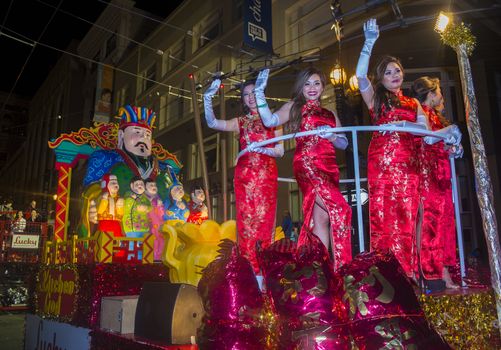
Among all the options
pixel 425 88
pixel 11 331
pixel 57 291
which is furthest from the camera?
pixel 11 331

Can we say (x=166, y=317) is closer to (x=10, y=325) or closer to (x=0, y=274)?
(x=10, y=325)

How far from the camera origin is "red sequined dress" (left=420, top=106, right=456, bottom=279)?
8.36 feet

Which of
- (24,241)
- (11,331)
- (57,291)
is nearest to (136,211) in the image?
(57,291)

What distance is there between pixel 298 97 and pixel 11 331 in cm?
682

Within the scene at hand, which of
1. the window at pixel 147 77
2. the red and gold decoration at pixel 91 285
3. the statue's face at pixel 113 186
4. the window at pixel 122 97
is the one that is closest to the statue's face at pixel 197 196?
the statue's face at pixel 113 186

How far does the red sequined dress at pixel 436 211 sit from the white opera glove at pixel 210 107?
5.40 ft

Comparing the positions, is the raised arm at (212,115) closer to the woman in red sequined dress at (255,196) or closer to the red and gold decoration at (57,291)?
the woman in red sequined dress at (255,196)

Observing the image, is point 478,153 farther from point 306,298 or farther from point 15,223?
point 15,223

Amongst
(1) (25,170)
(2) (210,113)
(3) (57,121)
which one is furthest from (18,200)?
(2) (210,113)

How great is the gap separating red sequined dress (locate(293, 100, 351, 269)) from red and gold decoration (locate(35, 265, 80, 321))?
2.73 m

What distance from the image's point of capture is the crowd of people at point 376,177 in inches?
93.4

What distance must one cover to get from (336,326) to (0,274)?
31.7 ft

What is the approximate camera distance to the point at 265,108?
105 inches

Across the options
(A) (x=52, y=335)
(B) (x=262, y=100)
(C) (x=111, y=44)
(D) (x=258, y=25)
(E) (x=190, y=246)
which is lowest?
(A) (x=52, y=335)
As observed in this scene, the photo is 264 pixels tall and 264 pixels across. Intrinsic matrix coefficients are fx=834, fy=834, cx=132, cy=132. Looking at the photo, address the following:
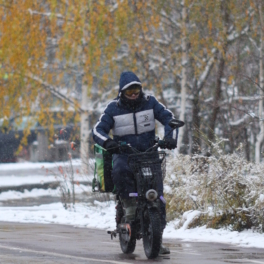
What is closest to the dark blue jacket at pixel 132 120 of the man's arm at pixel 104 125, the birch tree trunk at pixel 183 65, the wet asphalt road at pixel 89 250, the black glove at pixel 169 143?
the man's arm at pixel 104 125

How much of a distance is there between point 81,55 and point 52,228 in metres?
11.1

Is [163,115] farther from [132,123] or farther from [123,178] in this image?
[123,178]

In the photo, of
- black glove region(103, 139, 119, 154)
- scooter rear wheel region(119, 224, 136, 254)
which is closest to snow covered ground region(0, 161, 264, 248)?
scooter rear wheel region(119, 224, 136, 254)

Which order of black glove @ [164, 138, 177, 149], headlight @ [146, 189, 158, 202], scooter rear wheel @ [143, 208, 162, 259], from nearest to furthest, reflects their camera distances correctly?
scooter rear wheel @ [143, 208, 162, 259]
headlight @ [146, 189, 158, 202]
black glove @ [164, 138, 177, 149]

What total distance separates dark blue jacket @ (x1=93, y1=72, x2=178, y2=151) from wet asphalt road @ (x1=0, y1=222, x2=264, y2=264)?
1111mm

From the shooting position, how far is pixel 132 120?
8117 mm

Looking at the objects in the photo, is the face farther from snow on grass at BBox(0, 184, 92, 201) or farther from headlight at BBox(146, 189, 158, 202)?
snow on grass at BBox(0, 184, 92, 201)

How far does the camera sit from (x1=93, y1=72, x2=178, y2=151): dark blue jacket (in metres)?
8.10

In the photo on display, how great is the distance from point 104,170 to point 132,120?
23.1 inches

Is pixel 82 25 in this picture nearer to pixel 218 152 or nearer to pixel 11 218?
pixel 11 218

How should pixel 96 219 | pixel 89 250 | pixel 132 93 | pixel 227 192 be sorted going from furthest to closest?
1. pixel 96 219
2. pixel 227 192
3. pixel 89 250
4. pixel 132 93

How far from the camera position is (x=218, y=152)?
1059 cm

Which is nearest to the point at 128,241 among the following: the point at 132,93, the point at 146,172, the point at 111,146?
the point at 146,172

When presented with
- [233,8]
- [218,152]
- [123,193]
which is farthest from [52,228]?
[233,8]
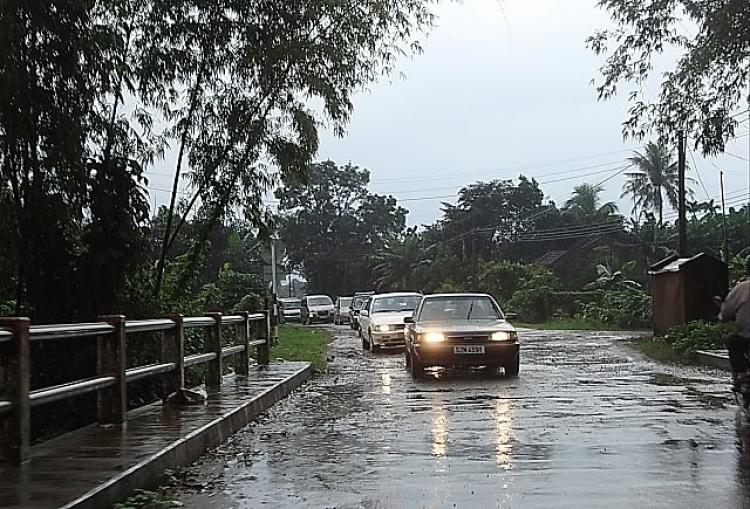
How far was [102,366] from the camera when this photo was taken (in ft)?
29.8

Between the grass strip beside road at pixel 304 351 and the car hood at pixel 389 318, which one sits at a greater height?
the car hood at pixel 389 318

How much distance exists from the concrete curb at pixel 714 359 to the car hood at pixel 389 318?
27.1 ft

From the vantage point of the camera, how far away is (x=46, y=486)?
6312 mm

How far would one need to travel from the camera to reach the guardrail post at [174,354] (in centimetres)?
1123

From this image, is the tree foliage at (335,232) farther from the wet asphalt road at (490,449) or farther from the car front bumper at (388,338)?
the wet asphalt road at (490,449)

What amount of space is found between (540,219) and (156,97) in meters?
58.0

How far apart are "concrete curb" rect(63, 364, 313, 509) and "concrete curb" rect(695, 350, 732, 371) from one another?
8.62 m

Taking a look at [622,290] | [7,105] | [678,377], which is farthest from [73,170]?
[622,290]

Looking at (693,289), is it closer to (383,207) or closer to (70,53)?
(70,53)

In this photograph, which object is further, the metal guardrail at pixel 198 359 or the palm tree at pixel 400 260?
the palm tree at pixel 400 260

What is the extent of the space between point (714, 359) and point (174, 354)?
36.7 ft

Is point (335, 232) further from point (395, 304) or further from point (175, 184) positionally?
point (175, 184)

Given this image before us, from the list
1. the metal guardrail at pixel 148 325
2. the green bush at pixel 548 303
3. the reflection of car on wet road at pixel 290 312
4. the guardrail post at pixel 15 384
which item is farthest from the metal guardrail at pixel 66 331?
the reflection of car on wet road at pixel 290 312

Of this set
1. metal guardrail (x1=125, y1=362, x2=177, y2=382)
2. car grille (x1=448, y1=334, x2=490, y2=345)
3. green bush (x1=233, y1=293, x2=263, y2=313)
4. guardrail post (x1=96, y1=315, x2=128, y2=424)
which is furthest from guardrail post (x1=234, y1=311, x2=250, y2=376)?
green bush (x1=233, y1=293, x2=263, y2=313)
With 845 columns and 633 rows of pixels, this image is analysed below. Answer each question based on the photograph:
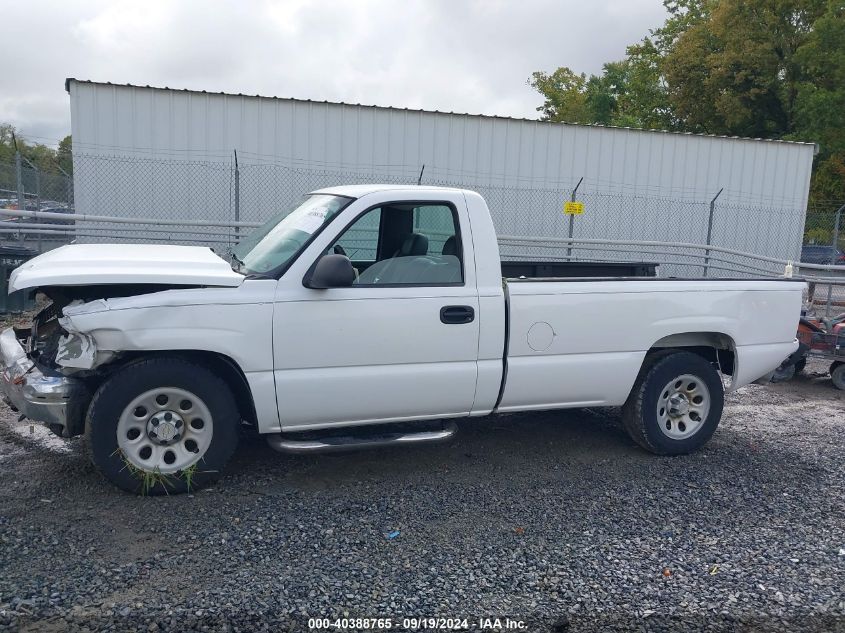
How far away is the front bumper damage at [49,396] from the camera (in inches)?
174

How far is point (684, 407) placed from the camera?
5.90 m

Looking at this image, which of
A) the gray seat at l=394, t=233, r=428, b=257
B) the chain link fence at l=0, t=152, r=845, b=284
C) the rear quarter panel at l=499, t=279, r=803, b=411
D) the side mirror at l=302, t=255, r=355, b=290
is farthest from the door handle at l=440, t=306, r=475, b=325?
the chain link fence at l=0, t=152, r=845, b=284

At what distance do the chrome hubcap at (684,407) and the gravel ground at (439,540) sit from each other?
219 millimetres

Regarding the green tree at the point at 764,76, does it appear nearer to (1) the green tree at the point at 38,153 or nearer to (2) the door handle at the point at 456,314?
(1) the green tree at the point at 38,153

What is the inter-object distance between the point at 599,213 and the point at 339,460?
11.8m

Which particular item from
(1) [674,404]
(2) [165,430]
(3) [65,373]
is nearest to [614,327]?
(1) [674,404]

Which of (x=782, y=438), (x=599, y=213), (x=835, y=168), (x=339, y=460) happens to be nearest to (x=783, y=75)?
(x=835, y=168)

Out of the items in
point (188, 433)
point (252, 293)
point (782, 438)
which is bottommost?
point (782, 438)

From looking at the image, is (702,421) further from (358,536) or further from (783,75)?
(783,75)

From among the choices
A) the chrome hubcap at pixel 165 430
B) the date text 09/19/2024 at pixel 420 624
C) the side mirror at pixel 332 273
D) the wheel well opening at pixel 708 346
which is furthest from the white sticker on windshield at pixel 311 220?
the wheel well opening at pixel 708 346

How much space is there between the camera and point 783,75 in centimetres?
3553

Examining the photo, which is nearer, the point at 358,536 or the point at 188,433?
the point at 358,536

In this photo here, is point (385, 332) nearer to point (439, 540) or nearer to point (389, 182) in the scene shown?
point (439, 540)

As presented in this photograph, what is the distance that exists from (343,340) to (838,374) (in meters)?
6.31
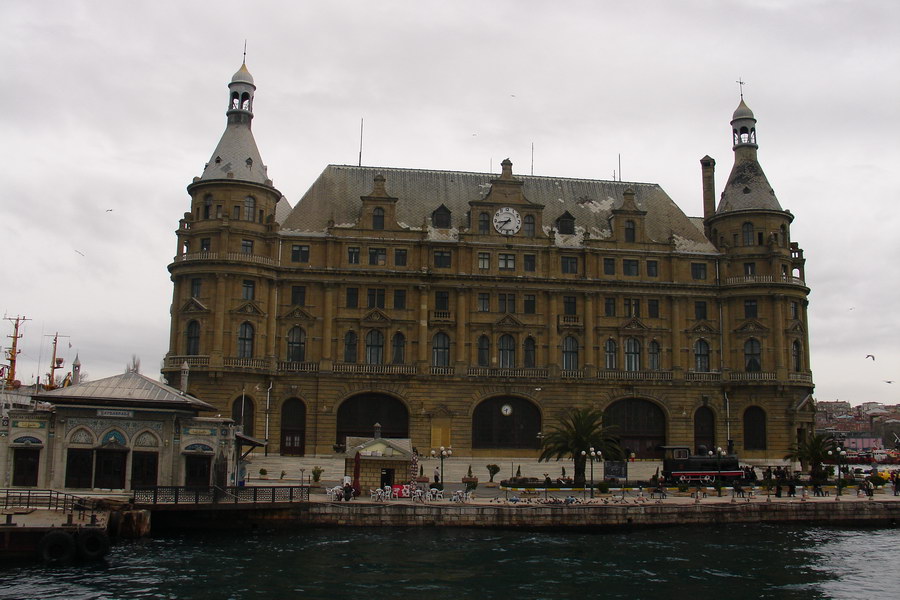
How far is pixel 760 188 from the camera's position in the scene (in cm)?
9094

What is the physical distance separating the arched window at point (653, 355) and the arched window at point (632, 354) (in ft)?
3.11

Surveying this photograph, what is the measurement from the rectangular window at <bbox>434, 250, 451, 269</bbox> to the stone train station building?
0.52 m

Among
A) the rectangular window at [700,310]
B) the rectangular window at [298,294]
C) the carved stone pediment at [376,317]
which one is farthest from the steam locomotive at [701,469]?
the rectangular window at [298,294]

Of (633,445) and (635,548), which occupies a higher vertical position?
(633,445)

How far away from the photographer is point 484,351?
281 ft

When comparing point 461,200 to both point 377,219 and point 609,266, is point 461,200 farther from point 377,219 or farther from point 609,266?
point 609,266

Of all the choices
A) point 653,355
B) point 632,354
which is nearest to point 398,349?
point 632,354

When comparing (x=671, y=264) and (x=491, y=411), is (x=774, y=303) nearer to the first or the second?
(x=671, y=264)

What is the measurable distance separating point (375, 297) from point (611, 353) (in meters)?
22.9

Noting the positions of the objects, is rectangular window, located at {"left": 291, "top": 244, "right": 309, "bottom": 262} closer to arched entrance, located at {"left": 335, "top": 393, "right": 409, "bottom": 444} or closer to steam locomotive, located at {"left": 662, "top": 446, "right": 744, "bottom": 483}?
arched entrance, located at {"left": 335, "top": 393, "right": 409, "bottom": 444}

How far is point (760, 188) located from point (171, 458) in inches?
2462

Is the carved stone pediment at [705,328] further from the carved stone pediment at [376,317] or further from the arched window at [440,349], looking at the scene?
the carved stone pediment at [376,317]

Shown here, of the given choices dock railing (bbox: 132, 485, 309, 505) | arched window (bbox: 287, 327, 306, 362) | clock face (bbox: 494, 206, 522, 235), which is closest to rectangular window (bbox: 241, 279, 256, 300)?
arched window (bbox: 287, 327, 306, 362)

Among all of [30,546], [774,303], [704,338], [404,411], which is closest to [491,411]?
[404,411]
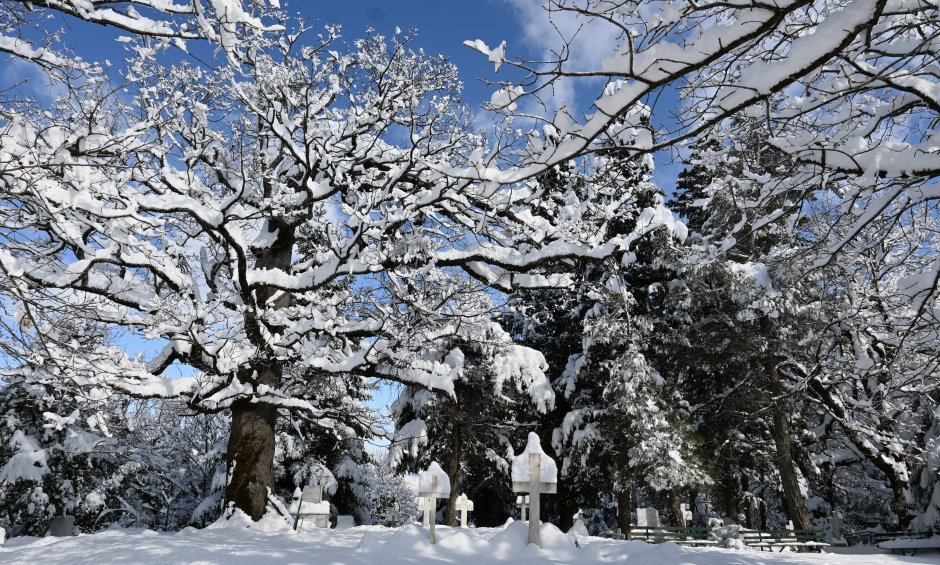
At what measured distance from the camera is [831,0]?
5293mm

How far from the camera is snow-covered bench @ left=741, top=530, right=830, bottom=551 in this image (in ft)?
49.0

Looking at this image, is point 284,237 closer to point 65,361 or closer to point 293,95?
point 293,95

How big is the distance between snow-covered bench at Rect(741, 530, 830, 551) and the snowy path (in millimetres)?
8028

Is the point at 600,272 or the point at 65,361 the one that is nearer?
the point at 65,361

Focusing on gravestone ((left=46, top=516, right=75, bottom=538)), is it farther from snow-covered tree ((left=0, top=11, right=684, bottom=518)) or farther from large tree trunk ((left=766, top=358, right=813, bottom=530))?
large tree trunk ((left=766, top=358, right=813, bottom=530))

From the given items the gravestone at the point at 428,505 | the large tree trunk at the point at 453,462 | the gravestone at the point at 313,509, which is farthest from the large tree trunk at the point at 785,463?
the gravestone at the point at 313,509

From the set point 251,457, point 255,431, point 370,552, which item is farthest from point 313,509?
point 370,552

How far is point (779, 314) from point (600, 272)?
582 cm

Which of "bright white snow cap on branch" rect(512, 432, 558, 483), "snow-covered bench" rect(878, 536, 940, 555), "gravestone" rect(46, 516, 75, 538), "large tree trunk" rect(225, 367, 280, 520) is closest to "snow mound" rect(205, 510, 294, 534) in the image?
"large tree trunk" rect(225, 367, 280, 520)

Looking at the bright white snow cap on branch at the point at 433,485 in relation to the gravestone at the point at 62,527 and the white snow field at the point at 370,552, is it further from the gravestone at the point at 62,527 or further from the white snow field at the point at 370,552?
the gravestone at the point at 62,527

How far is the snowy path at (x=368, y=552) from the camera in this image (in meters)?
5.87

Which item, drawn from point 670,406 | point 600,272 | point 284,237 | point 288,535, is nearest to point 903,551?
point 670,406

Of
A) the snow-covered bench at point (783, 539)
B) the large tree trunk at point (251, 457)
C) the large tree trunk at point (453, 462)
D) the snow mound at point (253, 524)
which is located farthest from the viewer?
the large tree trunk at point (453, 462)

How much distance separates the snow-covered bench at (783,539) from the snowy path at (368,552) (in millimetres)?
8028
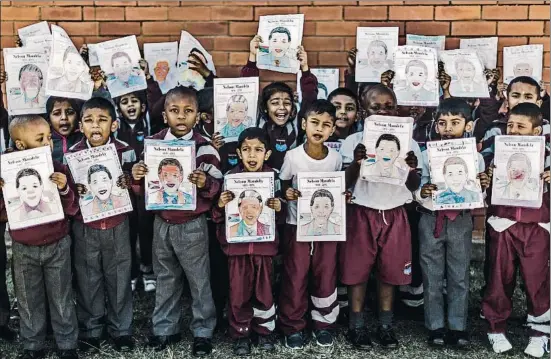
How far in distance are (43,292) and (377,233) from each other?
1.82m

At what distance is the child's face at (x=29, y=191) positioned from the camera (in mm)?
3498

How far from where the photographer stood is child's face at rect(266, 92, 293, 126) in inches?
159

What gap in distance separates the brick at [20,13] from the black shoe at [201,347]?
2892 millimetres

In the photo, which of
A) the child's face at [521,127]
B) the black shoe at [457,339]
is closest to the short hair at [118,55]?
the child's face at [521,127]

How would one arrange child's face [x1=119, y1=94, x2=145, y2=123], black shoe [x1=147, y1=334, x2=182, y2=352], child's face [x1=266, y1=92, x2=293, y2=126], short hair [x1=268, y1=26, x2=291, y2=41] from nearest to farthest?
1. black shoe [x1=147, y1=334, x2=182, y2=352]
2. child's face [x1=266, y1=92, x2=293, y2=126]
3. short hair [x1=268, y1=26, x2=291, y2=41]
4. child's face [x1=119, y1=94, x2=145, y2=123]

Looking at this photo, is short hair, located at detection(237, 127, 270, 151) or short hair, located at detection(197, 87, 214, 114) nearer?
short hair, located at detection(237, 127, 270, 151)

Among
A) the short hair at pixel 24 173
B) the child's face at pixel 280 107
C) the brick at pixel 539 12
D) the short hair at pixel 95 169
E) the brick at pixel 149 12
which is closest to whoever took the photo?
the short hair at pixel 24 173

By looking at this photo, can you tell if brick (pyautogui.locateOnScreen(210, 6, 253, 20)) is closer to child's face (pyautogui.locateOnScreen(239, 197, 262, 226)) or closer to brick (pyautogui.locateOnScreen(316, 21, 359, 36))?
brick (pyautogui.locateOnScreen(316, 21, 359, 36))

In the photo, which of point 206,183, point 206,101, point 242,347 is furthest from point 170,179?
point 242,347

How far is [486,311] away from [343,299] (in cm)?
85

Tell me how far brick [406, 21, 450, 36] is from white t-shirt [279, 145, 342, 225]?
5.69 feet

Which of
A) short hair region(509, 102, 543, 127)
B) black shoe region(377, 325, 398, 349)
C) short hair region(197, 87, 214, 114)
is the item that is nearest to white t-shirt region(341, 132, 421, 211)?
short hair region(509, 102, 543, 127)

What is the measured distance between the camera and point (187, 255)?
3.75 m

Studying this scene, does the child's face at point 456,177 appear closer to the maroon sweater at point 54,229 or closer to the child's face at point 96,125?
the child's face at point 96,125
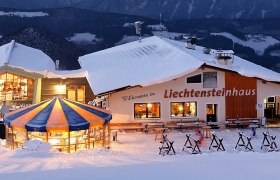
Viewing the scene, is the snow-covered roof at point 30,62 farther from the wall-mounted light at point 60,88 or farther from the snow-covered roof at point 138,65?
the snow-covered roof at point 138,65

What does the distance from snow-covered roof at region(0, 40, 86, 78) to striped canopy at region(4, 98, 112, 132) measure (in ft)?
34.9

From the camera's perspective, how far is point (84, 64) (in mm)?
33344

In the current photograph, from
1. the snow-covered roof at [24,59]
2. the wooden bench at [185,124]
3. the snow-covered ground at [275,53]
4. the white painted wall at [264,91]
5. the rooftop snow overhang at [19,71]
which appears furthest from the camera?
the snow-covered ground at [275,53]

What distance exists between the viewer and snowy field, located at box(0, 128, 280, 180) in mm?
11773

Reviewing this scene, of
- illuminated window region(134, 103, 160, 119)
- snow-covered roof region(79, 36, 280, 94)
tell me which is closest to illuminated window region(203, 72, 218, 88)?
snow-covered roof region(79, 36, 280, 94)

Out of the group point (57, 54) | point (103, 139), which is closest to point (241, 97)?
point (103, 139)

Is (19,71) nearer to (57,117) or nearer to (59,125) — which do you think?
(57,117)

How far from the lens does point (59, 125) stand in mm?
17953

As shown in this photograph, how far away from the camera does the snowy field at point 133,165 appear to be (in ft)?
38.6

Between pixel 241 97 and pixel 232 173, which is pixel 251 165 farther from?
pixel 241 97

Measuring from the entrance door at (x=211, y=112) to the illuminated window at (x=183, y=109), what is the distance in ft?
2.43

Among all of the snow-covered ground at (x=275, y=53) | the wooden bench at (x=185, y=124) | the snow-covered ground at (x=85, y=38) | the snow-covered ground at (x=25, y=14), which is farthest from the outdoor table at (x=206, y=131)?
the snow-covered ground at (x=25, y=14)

------------

* **Exercise prompt**
Return the data verbatim, starting at the line containing "Looking at this image, which of" and ending with the line containing "219 millimetres", including both of those lines.

* **Output of the exercise**
Looking at this image, which of
A) the gray seat at l=394, t=233, r=428, b=257
B) the chain link fence at l=0, t=152, r=845, b=284
C) the rear quarter panel at l=499, t=279, r=803, b=411
D) the side mirror at l=302, t=255, r=355, b=290
is farthest from the door handle at l=440, t=306, r=475, b=325?
the chain link fence at l=0, t=152, r=845, b=284

At what distance do the chrome hubcap at (684,407) and the gravel ground at (439,540) sit from each other?
219 millimetres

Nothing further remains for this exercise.